Backlash against Shetland wind farm proposal
Scottish Natural Heritage and RSPB Scotland have maintained their objections to a proposed Energy Isles wind farm in the north of Yell, while Shetland Bird Club has also reiterated its concerns.
The final plans for the 23-turbine wind farm, which is being developed by Norwegian energy giant Statkraft, were submitted to the Scottish Government's energy consents unit earlier in the summer. They included a reduced number of turbines in a bid to mitigate some concerns expressed during a previous round of consultation.
The Red-listed Arctic Skua is one of the species threatened by the wind farm on Yell (Jon Mercer).
Scottish Natural Heritage, operating under its new name NatureScot, said: "The reduction in scale and extent of the proposed development has lessened the impact of the wind farm to some degree. However, we consider that the significant adverse impacts on peatland and on the special qualities of the Shetland National Scenic Area remain unacceptably high."
"It would result in permanent loss of 23.4 ha of peatland habitat, most of it of high quality, and temporary loss or disturbance of a further 25.7 ha. This remains a significant loss of Class 1 priority peatland habitat which the applicant acknowledges cannot be mitigated within the site."
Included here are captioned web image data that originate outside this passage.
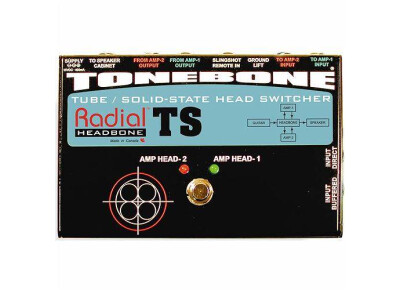 Radial Engineering Headbone TS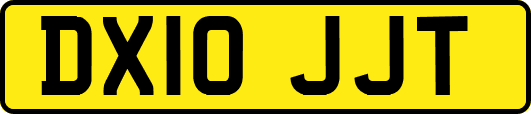 DX10JJT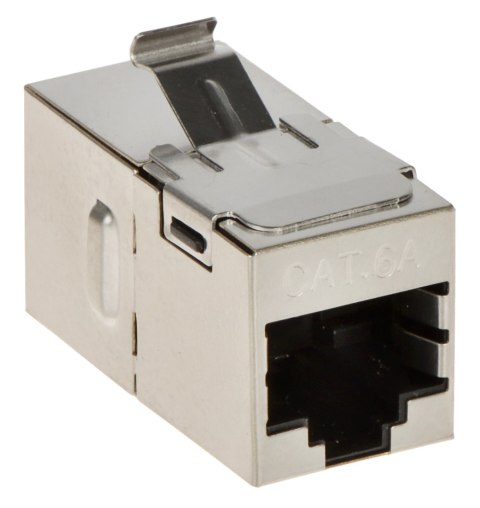 ZŁĄCZE KEYSTONE FX-RJ45-6A-08 ZŁĄCZE KEYSTONE FX-RJ45-6A-08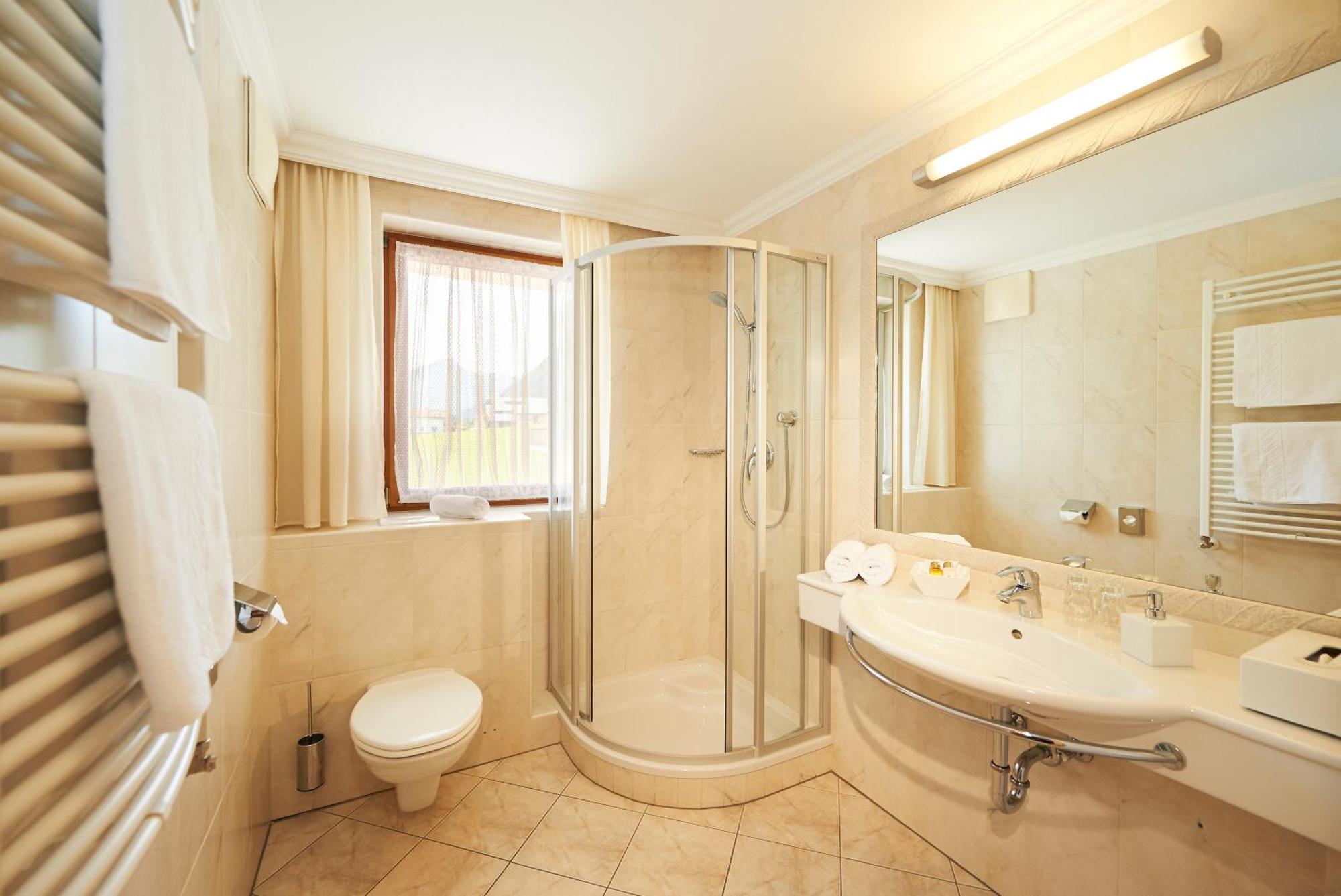Hotel Waidmannsheil Flachau Chambre photo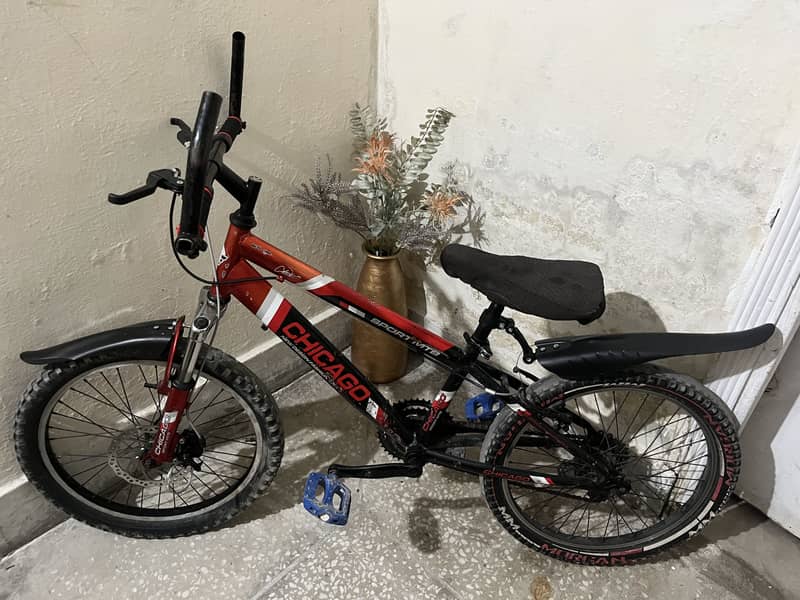 Cycle for sell 0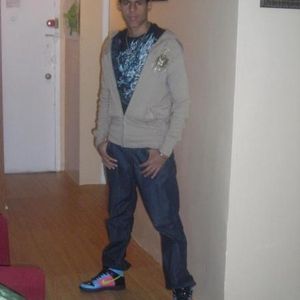 Profile Picture of Edwin Almanzar (@el_niti3e) on Myspace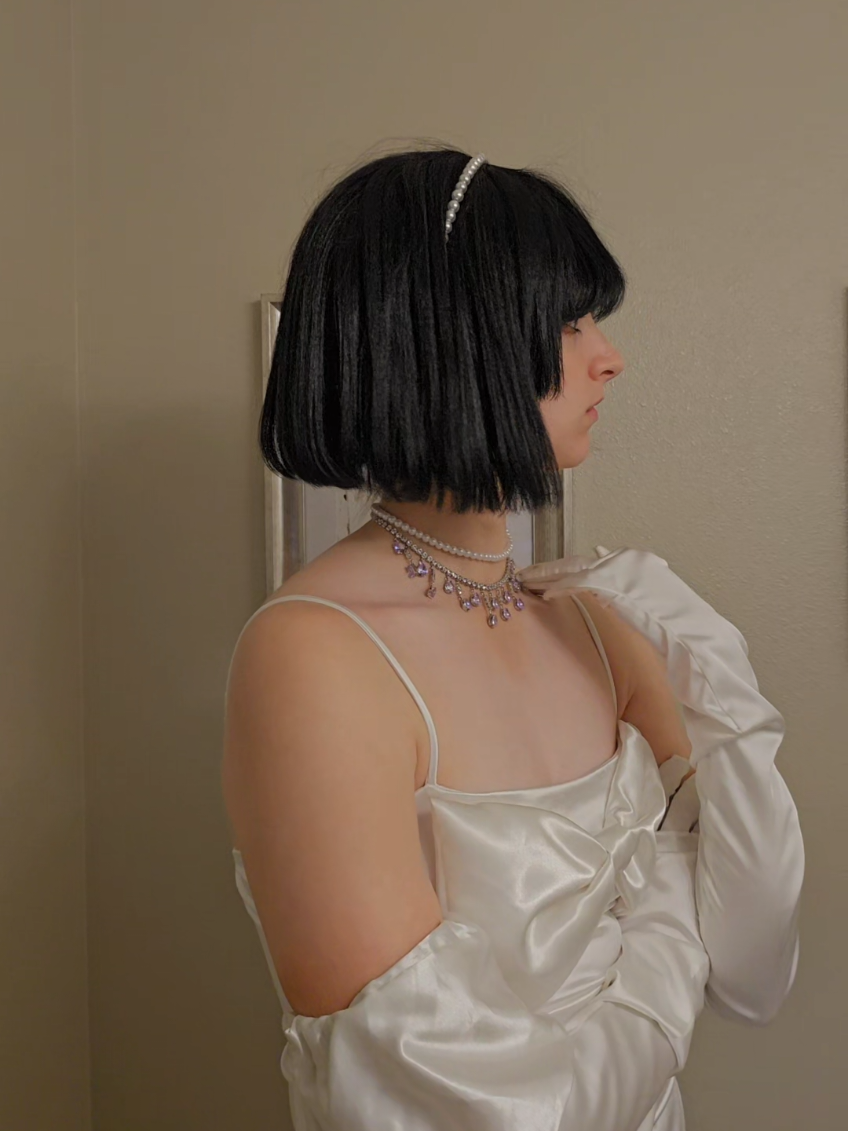 Sue me sorry  #sua #suacosplay #alnst #alnstcosplay #alienstage 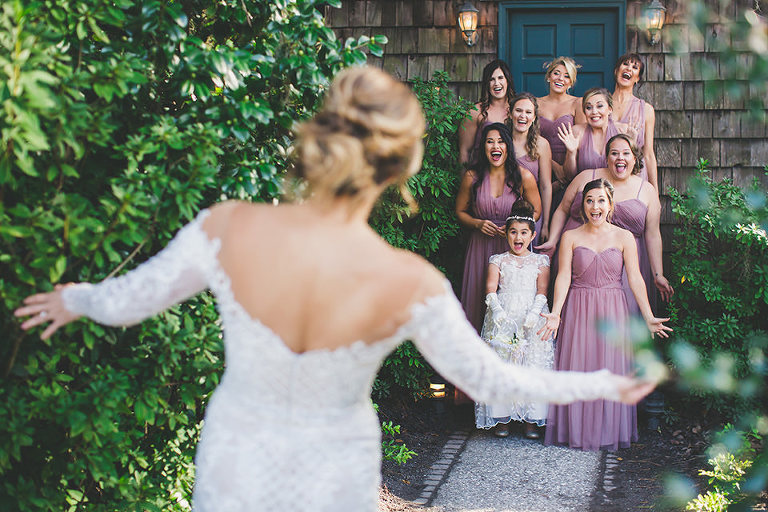 Magnolia Plantation and Gardens Wedding in Charleston, South Carolina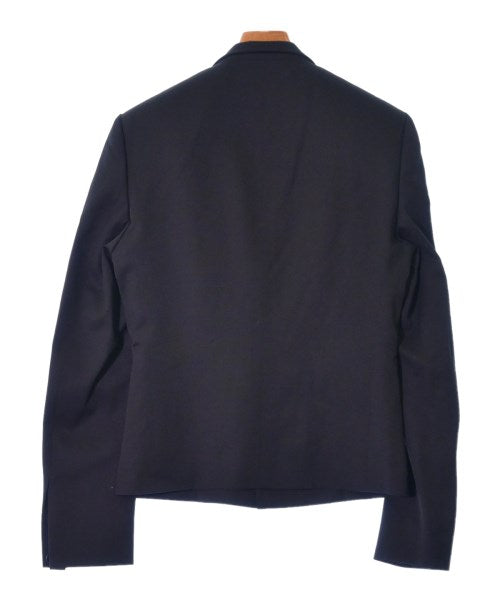 Dior Homme แจ็คเก็ตลำลอง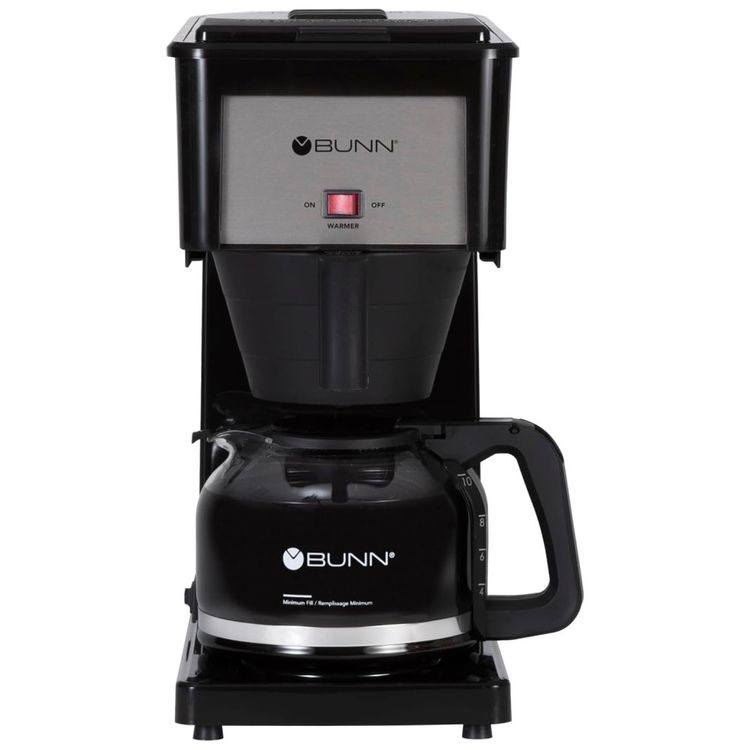 Cafeteira-10-Xicaras-com-Tanque-de-Agua-de-2L-110V-900W-Imagem-1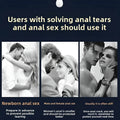 Lubricante Imitación Semen Man Scent 200ml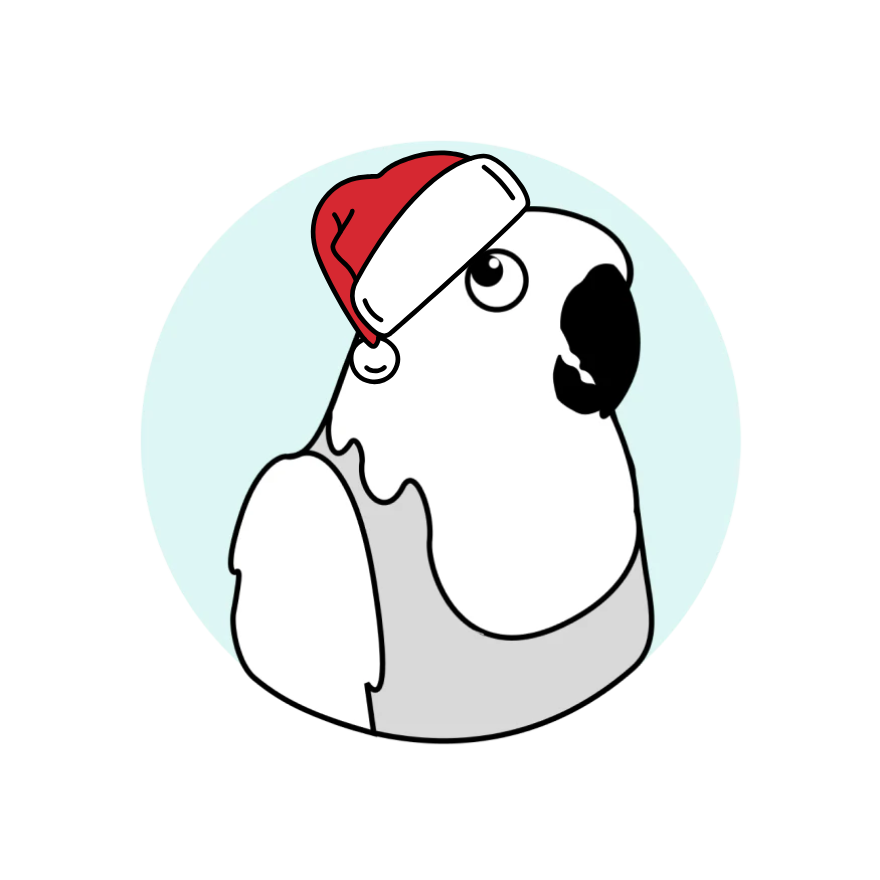 Gift For Birds & Wildlife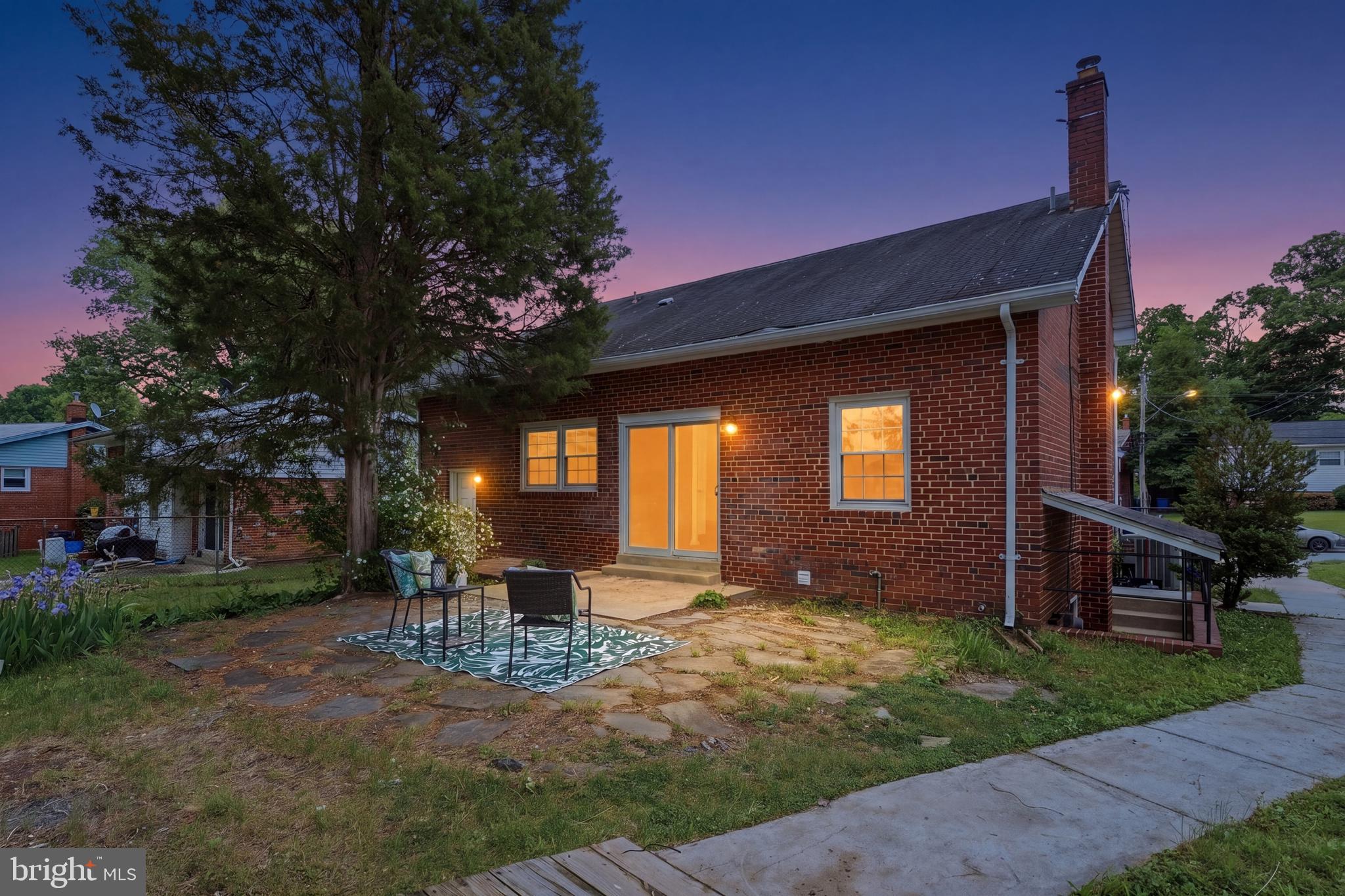 1105 Chiswell Lane Silver Spring, MD 20901 - Photo 50 of 66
RSPB Scotland also welcomed the reduction of turbines from 29 to 23. However, it said it maintained the view that there are "unacceptable adverse effects on peat and priority peatland habitats of national importance from this proposal." The organisation, as well as NatureScot, also highlighted "inaccuracies" in collision risk analysis, "potentially resulting in an underestimation of collision mortality for species of conservation concern."
Chair of Shetland Bird Club Julie Redpath said: "Although the reduction in the size of the proposed development is to be welcomed, we consider that the changes have not significantly reduced the serious adverse effects on important bird species and habitats in this important area. We consider that the adverse effects on Red-throated Diver, Merlin, European Golden Plover, Dunlin, Eurasian Curlew and Arctic Skua remain serious and cannot be fully mitigated.
"We also consider that the damage to blanket bog in the area remains of serious concern and will result in the release of a considerable amount of stored carbon into the atmosphere. However, should Scottish ministers approve this development, we consider that the habitat management plan should be more ambitious and detailed in aiming to restore a greater area of blanket bog and enhance more habitat off site in Yell."
Both messages of support and objection to the plans continue to be received by the Scottish Government'S energy consents unit from members of the public.